AVAILABLE RECORDS:
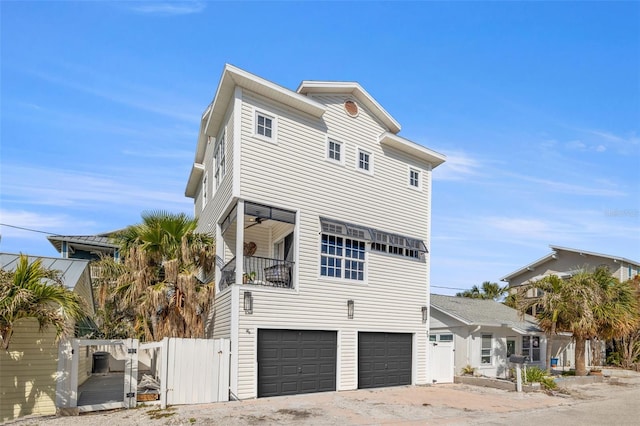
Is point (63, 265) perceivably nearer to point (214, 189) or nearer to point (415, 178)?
point (214, 189)

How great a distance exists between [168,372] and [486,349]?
15721mm

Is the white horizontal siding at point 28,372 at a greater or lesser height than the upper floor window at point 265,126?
lesser

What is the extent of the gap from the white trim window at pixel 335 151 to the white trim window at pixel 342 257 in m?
2.79

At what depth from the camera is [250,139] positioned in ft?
52.2

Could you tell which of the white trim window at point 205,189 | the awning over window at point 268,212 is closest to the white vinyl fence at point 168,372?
the awning over window at point 268,212

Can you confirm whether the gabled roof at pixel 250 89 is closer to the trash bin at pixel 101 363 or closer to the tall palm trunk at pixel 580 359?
the trash bin at pixel 101 363

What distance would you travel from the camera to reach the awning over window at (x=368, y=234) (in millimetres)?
17531

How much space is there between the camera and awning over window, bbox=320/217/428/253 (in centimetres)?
1753

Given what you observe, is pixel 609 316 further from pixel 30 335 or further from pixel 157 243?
pixel 30 335

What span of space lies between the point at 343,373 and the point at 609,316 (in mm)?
12634

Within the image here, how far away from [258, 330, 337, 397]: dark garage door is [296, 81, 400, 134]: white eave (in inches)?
327

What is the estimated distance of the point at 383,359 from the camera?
18.7 m

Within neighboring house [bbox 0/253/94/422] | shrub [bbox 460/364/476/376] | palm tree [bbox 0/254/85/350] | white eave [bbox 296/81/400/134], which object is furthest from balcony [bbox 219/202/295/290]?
shrub [bbox 460/364/476/376]

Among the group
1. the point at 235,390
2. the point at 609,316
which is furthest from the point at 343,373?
the point at 609,316
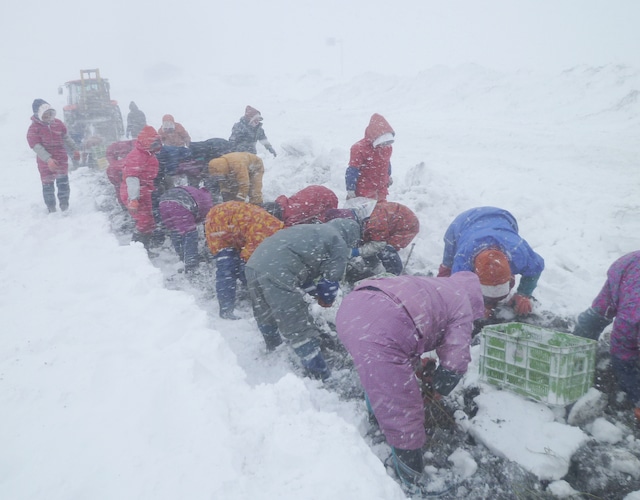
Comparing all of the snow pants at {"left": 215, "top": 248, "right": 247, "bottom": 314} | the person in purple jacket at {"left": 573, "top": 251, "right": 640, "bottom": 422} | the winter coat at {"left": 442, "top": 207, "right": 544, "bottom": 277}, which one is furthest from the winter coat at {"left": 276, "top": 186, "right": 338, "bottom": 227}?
the person in purple jacket at {"left": 573, "top": 251, "right": 640, "bottom": 422}

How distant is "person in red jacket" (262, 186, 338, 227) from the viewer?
15.0 feet

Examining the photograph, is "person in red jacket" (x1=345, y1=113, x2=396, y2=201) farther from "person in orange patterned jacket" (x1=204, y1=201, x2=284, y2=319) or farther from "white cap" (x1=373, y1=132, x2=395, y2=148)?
"person in orange patterned jacket" (x1=204, y1=201, x2=284, y2=319)

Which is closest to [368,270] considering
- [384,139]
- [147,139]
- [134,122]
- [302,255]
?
[302,255]

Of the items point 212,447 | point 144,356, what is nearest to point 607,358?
point 212,447

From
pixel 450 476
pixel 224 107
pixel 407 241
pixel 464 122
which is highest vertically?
pixel 224 107

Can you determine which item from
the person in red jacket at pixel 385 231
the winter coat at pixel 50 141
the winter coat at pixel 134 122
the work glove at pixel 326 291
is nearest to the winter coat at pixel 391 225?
the person in red jacket at pixel 385 231

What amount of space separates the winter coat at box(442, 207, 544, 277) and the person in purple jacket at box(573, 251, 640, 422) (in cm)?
57

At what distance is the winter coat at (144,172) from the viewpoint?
522 centimetres

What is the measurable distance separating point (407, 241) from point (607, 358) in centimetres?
195

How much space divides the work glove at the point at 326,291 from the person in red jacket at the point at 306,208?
1073 millimetres

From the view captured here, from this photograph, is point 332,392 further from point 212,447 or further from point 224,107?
point 224,107

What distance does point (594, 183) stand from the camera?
5898mm

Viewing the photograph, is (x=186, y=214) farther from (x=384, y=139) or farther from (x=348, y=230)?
(x=384, y=139)

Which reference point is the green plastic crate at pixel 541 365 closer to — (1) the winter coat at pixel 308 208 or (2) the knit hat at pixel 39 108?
(1) the winter coat at pixel 308 208
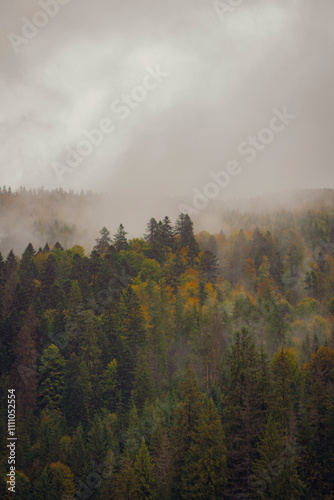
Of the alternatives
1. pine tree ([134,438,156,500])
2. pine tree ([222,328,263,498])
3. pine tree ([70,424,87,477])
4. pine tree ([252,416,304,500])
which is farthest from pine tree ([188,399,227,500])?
pine tree ([70,424,87,477])

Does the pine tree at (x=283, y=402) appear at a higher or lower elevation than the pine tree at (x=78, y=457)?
higher

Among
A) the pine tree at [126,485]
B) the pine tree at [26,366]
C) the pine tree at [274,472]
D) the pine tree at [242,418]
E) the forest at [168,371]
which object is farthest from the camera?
the pine tree at [26,366]

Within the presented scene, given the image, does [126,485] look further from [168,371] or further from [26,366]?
[168,371]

DO THIS:
Exactly repeat every line from the line that includes "How much space divides" to the end of the listing, and nothing else, leaving pictures out.

EXERCISE RESULT:
How much space divides the work glove at the point at 326,291 from the person in red jacket at the point at 306,208?
1073 millimetres

From the view captured here, from this photograph, is point 332,392 further from point 212,447 or further from point 224,107?
point 224,107

What distance does point (594, 183) stand from the camera?
5898mm

Viewing the photograph, is (x=186, y=214) farther from (x=384, y=139) or farther from (x=348, y=230)?
(x=384, y=139)

Which reference point is the green plastic crate at pixel 541 365 closer to — (1) the winter coat at pixel 308 208 or (2) the knit hat at pixel 39 108?
(1) the winter coat at pixel 308 208
Of the alternatives
1. pine tree ([134,438,156,500])
2. pine tree ([222,328,263,498])
3. pine tree ([70,424,87,477])
4. pine tree ([252,416,304,500])
which is farthest from pine tree ([188,399,227,500])?
pine tree ([70,424,87,477])

Does the pine tree at (x=283, y=402) appear at a higher or lower elevation than the pine tree at (x=78, y=457)?
higher

Among
A) the pine tree at [126,485]
B) the pine tree at [26,366]
C) the pine tree at [274,472]
D) the pine tree at [242,418]
E) the forest at [168,371]
which object is farthest from the camera?
the pine tree at [26,366]

Within the presented scene, given the image, does [126,485] look further from [168,371] or further from [26,366]?
[168,371]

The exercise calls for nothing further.